### WORK REQUIRED
Repeat the full listing below verbatim and keep the images out.

________________________

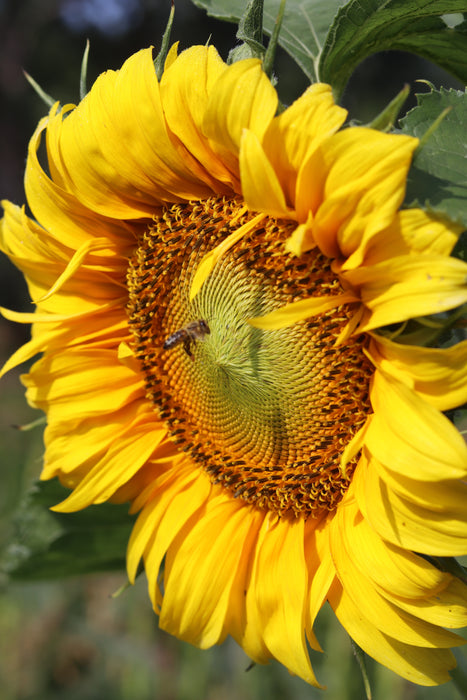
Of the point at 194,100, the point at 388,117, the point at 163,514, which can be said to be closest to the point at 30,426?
the point at 163,514

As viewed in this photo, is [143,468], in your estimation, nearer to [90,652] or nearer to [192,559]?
[192,559]

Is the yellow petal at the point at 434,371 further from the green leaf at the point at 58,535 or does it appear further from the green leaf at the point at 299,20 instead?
the green leaf at the point at 58,535

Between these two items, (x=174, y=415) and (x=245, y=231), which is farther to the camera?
(x=174, y=415)

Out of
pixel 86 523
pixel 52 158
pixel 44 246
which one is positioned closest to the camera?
pixel 52 158

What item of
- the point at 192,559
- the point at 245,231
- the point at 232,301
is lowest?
the point at 192,559

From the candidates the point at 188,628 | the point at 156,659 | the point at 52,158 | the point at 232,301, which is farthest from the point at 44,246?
the point at 156,659

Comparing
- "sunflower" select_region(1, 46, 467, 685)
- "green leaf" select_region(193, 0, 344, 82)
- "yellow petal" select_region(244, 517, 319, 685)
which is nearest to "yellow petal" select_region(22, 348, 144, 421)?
"sunflower" select_region(1, 46, 467, 685)

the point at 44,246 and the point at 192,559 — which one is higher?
the point at 44,246
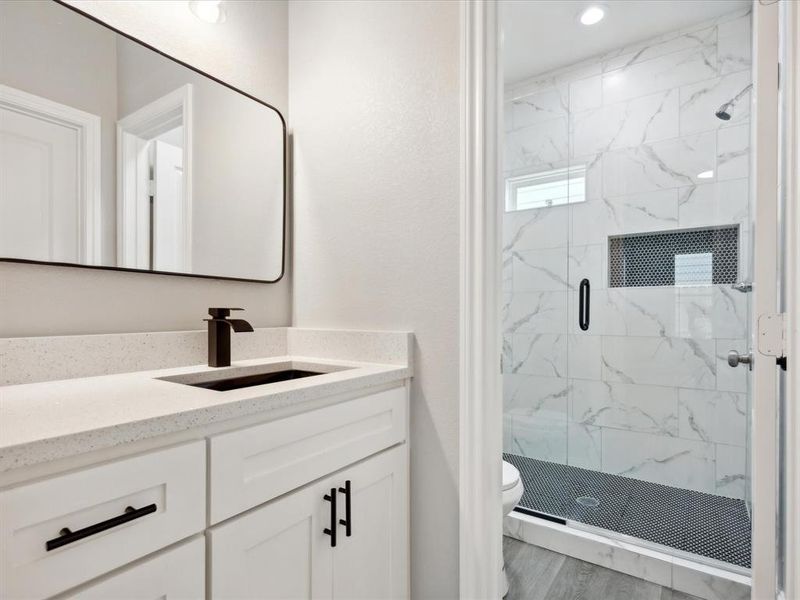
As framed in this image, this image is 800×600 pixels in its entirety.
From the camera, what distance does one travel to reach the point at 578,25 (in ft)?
7.71

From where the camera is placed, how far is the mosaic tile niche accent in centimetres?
232

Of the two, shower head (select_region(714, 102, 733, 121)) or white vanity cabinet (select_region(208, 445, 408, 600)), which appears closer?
white vanity cabinet (select_region(208, 445, 408, 600))

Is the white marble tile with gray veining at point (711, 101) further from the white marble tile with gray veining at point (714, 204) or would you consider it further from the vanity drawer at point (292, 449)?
the vanity drawer at point (292, 449)

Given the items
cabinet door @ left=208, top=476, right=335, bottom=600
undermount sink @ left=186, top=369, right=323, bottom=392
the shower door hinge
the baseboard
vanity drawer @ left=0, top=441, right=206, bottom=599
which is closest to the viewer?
vanity drawer @ left=0, top=441, right=206, bottom=599

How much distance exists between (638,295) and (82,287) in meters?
2.65

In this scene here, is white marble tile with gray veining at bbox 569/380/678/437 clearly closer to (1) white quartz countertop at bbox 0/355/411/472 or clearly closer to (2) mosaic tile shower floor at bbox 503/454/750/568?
(2) mosaic tile shower floor at bbox 503/454/750/568

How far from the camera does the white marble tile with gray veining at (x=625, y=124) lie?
2.46 m

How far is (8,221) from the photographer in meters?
0.97

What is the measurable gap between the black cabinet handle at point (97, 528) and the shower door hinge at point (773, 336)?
1418mm

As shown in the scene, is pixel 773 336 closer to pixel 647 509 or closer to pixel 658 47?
pixel 647 509

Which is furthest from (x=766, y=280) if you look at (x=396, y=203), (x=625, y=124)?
(x=625, y=124)

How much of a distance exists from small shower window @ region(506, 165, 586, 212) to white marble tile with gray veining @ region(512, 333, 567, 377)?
868 mm

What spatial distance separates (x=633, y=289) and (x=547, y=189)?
32.5 inches

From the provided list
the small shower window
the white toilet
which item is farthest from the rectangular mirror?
the small shower window
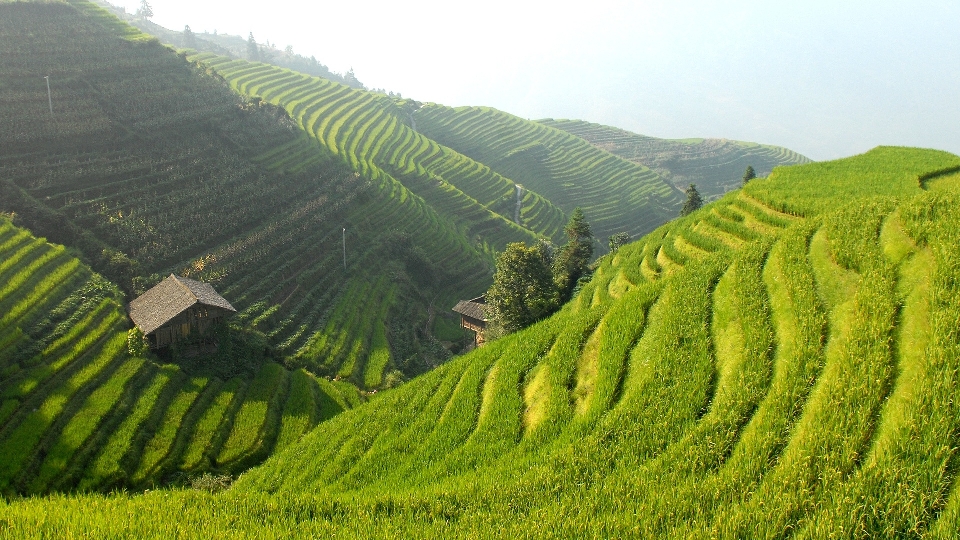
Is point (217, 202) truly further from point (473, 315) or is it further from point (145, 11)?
point (145, 11)

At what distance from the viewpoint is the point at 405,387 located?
16609 millimetres

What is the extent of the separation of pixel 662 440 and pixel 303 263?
3299 cm

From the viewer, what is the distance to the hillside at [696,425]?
22.0 ft

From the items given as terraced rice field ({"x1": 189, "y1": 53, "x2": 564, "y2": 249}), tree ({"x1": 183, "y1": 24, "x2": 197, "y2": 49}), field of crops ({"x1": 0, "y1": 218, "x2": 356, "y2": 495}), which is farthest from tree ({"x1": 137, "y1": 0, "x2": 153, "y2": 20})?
field of crops ({"x1": 0, "y1": 218, "x2": 356, "y2": 495})

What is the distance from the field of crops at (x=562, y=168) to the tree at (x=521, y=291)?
44363 millimetres

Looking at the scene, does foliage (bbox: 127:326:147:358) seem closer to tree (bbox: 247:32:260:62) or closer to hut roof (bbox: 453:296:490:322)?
hut roof (bbox: 453:296:490:322)

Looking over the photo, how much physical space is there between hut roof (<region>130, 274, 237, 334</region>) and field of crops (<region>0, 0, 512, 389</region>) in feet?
9.17

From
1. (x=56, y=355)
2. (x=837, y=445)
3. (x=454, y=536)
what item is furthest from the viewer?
(x=56, y=355)

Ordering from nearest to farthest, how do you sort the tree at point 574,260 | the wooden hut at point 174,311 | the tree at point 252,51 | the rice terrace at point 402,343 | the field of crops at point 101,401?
1. the rice terrace at point 402,343
2. the field of crops at point 101,401
3. the wooden hut at point 174,311
4. the tree at point 574,260
5. the tree at point 252,51

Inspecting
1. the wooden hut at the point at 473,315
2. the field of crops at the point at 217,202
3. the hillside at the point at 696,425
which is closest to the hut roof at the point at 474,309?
the wooden hut at the point at 473,315

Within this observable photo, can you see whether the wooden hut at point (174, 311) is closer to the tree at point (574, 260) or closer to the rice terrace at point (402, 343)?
the rice terrace at point (402, 343)

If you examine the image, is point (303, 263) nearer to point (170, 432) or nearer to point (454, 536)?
point (170, 432)

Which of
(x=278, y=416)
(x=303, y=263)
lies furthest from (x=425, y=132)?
(x=278, y=416)

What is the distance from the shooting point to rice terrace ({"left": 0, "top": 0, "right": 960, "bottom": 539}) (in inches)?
295
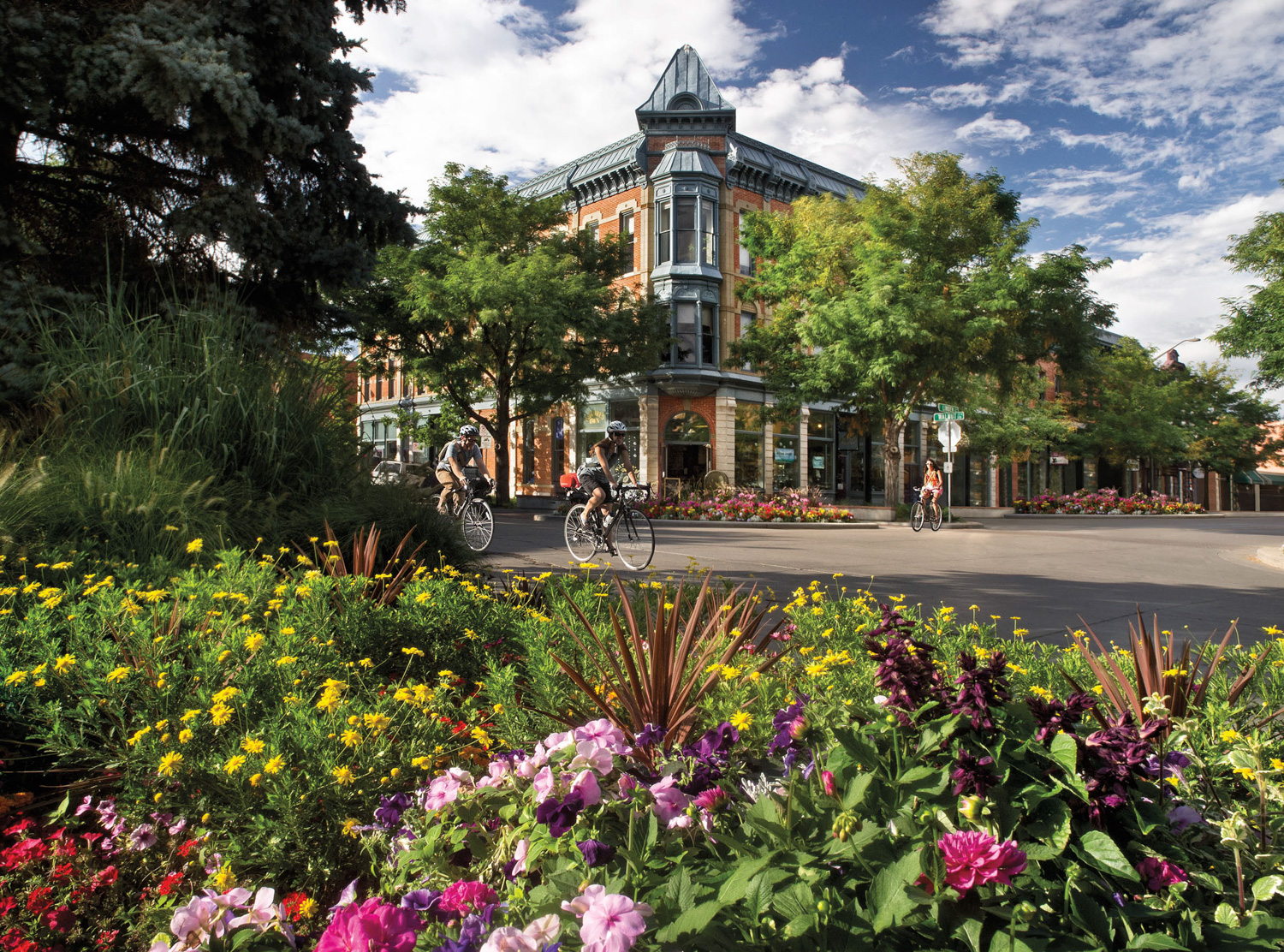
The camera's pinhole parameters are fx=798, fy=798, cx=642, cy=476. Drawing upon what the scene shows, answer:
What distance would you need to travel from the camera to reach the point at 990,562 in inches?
458

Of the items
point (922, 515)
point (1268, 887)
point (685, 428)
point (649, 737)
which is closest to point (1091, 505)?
point (685, 428)

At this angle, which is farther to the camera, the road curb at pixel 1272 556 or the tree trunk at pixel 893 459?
the tree trunk at pixel 893 459

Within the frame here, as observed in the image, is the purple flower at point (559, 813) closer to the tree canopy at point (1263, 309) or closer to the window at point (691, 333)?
the tree canopy at point (1263, 309)

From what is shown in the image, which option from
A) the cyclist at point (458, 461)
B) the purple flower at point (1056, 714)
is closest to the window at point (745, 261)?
the cyclist at point (458, 461)

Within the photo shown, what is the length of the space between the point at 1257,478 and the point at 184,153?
71.9 meters

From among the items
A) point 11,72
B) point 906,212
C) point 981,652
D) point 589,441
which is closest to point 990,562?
point 981,652

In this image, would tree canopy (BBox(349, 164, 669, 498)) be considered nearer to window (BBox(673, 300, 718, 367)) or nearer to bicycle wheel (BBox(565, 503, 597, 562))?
window (BBox(673, 300, 718, 367))

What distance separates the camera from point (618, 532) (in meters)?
11.0

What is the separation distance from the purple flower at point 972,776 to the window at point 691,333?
31867 mm

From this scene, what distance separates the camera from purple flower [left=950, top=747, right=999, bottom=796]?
1373 mm

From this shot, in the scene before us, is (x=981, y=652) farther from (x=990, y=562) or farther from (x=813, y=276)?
(x=813, y=276)

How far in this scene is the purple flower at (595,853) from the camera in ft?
4.47

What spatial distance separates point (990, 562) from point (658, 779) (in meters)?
11.1

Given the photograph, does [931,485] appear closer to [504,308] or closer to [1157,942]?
[504,308]
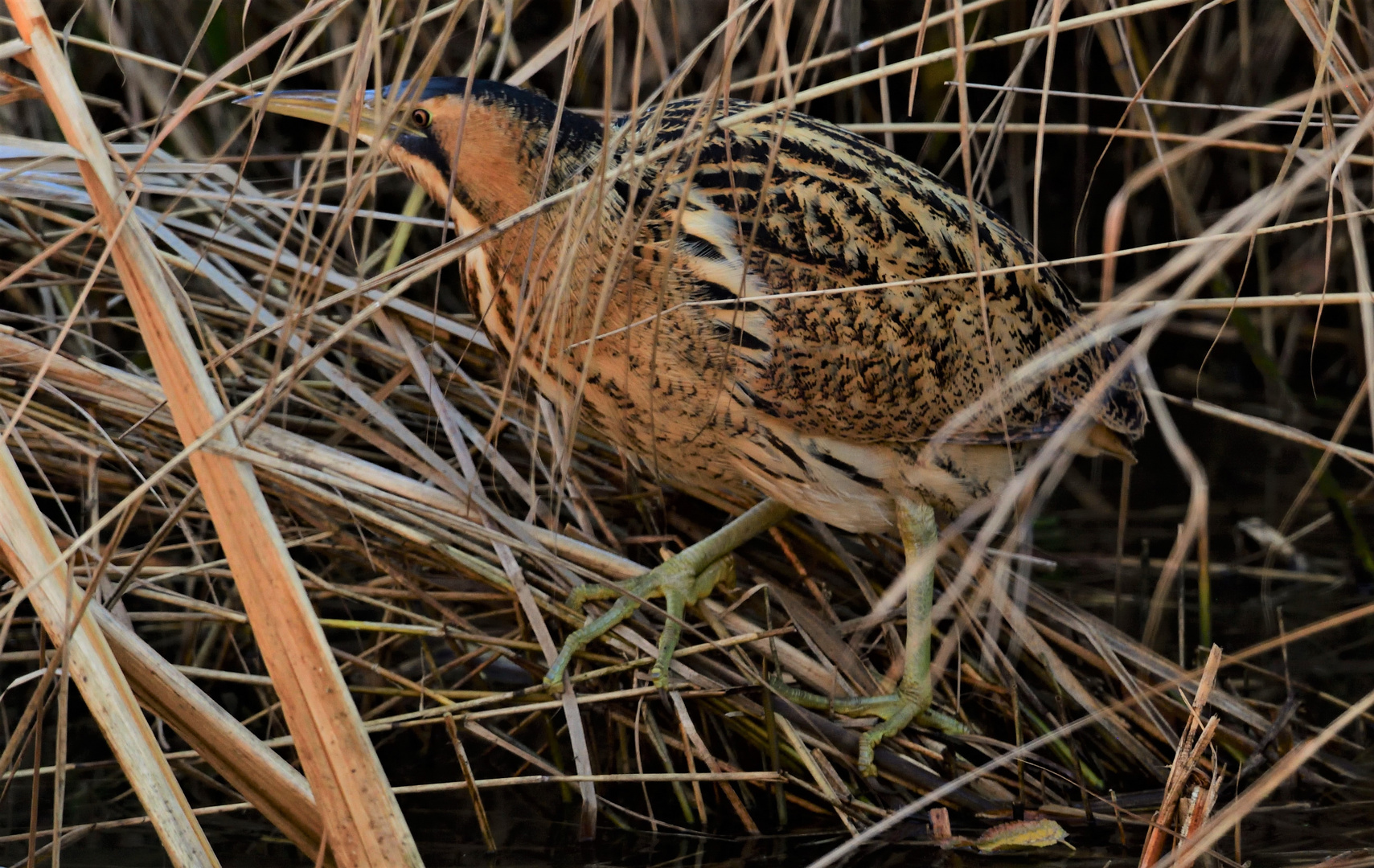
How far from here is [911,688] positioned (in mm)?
2201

________________________

### WORKED ANSWER
Of the point at 194,100, the point at 388,117, the point at 163,514, which can be said to be closest to the point at 30,426?
the point at 163,514

As viewed in this photo, is [143,468], in your estimation, nearer to [90,652] or nearer to [192,559]?
[192,559]

Is the yellow petal at the point at 434,371 further from the green leaf at the point at 58,535 or does it appear further from the green leaf at the point at 299,20 instead?
the green leaf at the point at 58,535

Between these two items, (x=174, y=415) and (x=245, y=231), which is farther to the camera?
(x=174, y=415)

Out of
pixel 86 523
pixel 52 158
pixel 44 246
which one is positioned closest to the camera?
pixel 52 158

What item of
- the point at 192,559
- the point at 245,231
- the point at 232,301
is lowest?
the point at 192,559

From the candidates the point at 188,628 | the point at 156,659 | the point at 52,158 | the point at 232,301, which is farthest from the point at 44,246?
the point at 156,659

Comparing
- "sunflower" select_region(1, 46, 467, 685)
- "green leaf" select_region(193, 0, 344, 82)
- "yellow petal" select_region(244, 517, 319, 685)
which is nearest to "yellow petal" select_region(22, 348, 144, 421)?
"sunflower" select_region(1, 46, 467, 685)

the point at 44,246 and the point at 192,559 — which one is higher?
the point at 44,246
As framed in this image, this image is 800×600 pixels in its entirety.
From the camera, what distance does one travel to reach the point at 578,25 (in ft)?
7.71

From where the camera is placed, how far is the mosaic tile niche accent in centimetres?
232

Of the two, shower head (select_region(714, 102, 733, 121)) or white vanity cabinet (select_region(208, 445, 408, 600)), which appears closer?
white vanity cabinet (select_region(208, 445, 408, 600))

Is the white marble tile with gray veining at point (711, 101) further from the white marble tile with gray veining at point (714, 204) or would you consider it further from the vanity drawer at point (292, 449)?
the vanity drawer at point (292, 449)

Given the items
cabinet door @ left=208, top=476, right=335, bottom=600
undermount sink @ left=186, top=369, right=323, bottom=392
the shower door hinge
the baseboard
vanity drawer @ left=0, top=441, right=206, bottom=599
which is closest to the viewer?
vanity drawer @ left=0, top=441, right=206, bottom=599

How much distance exists between (638,295) and (82,287) in meters?
2.65

In this scene here, is white marble tile with gray veining at bbox 569/380/678/437 clearly closer to (1) white quartz countertop at bbox 0/355/411/472 or clearly closer to (2) mosaic tile shower floor at bbox 503/454/750/568?
(2) mosaic tile shower floor at bbox 503/454/750/568

How far from the camera does the white marble tile with gray veining at (x=625, y=124) lie?
2.46 m

How far is (8,221) from the photographer in meters?
0.97

What is the measurable gap between the black cabinet handle at point (97, 528) and the shower door hinge at point (773, 336)?
1418mm

As shown in the scene, is pixel 773 336 closer to pixel 647 509 or closer to pixel 658 47?
pixel 647 509

Which is furthest from (x=766, y=280) if you look at (x=396, y=203), (x=625, y=124)?
(x=625, y=124)

How much of a distance exists from small shower window @ region(506, 165, 586, 212) to white marble tile with gray veining @ region(512, 333, 567, 377)?
868 mm

What spatial distance separates (x=633, y=289) and (x=547, y=189)?
32.5 inches

From the provided list
the small shower window
the white toilet
which item is farthest from the rectangular mirror?
the small shower window
Is point (217, 202) truly further from point (473, 315) or is it further from point (145, 11)?
point (145, 11)

At what distance from the viewpoint is the point at 405,387 located?
16609 millimetres

What is the extent of the separation of pixel 662 440 and pixel 303 263?
3299 cm

From the viewer, what is the distance to the hillside at [696,425]?
22.0 ft

From the items given as terraced rice field ({"x1": 189, "y1": 53, "x2": 564, "y2": 249}), tree ({"x1": 183, "y1": 24, "x2": 197, "y2": 49}), field of crops ({"x1": 0, "y1": 218, "x2": 356, "y2": 495}), which is farthest from tree ({"x1": 137, "y1": 0, "x2": 153, "y2": 20})?
field of crops ({"x1": 0, "y1": 218, "x2": 356, "y2": 495})

What is the distance from the field of crops at (x=562, y=168) to the tree at (x=521, y=291)?
44363 millimetres

Looking at the scene, does foliage (bbox: 127:326:147:358) seem closer to tree (bbox: 247:32:260:62) or closer to hut roof (bbox: 453:296:490:322)?
hut roof (bbox: 453:296:490:322)

Looking over the photo, how much physical space is there between hut roof (<region>130, 274, 237, 334</region>) and field of crops (<region>0, 0, 512, 389</region>) in feet?
9.17

From
1. (x=56, y=355)
2. (x=837, y=445)
3. (x=454, y=536)
what item is furthest from the viewer?
(x=56, y=355)

Ordering from nearest to farthest, how do you sort the tree at point 574,260 | the wooden hut at point 174,311 | the tree at point 252,51 | the rice terrace at point 402,343 | the field of crops at point 101,401?
1. the rice terrace at point 402,343
2. the field of crops at point 101,401
3. the wooden hut at point 174,311
4. the tree at point 574,260
5. the tree at point 252,51

Inspecting
1. the wooden hut at the point at 473,315
2. the field of crops at the point at 217,202
3. the hillside at the point at 696,425
which is closest to the hut roof at the point at 474,309?
the wooden hut at the point at 473,315

Within this observable photo, can you see whether the wooden hut at point (174, 311) is closer to the tree at point (574, 260) or closer to the rice terrace at point (402, 343)?
the rice terrace at point (402, 343)

If you examine the image, is point (303, 263) nearer to point (170, 432) or nearer to point (454, 536)?
point (170, 432)

Which of
(x=278, y=416)
(x=303, y=263)
lies furthest from (x=425, y=132)?
(x=278, y=416)

What is the distance from the shooting point to rice terrace ({"left": 0, "top": 0, "right": 960, "bottom": 539}) (in inches)?
295
The camera's pinhole parameters are fx=798, fy=798, cx=642, cy=476. Drawing upon what the scene shows, answer:
What distance would you need to travel from the camera to reach the point at 990,562 in inches?
458

Of the items
point (922, 515)
point (1268, 887)
point (685, 428)
point (649, 737)
which is closest to point (1091, 505)?
point (685, 428)

At this angle, which is farther to the camera, the road curb at pixel 1272 556 or the tree trunk at pixel 893 459?
the tree trunk at pixel 893 459

Within the frame here, as observed in the image, is the purple flower at point (559, 813) closer to the tree canopy at point (1263, 309) or closer to the window at point (691, 333)?
the tree canopy at point (1263, 309)

From what is shown in the image, which option from
A) the cyclist at point (458, 461)
B) the purple flower at point (1056, 714)
is closest to the window at point (745, 261)?
the cyclist at point (458, 461)

Within the photo shown, what is the length of the space between the point at 1257,478 and the point at 184,153?
71.9 meters

From among the items
A) point 11,72
B) point 906,212
C) point 981,652
D) point 589,441
which is closest to point 990,562?
point 981,652

In this image, would tree canopy (BBox(349, 164, 669, 498)) be considered nearer to window (BBox(673, 300, 718, 367)) or nearer to bicycle wheel (BBox(565, 503, 597, 562))?
window (BBox(673, 300, 718, 367))

What distance separates the camera from point (618, 532) (in meters)?
11.0

What is the separation distance from the purple flower at point 972,776 to the window at point 691,333?
31867 mm

From this scene, what distance separates the camera from purple flower [left=950, top=747, right=999, bottom=796]?
1373 mm

From this shot, in the scene before us, is (x=981, y=652) farther from (x=990, y=562) or farther from (x=813, y=276)?
(x=813, y=276)

How far in this scene is the purple flower at (595,853) from the camera in ft?
4.47

What spatial distance separates point (990, 562) from point (658, 779) (in meters)?
11.1

Given the photograph, does [931,485] appear closer to [504,308] or closer to [1157,942]?
[504,308]
How far from here is [911,688] positioned (in mm)?
2201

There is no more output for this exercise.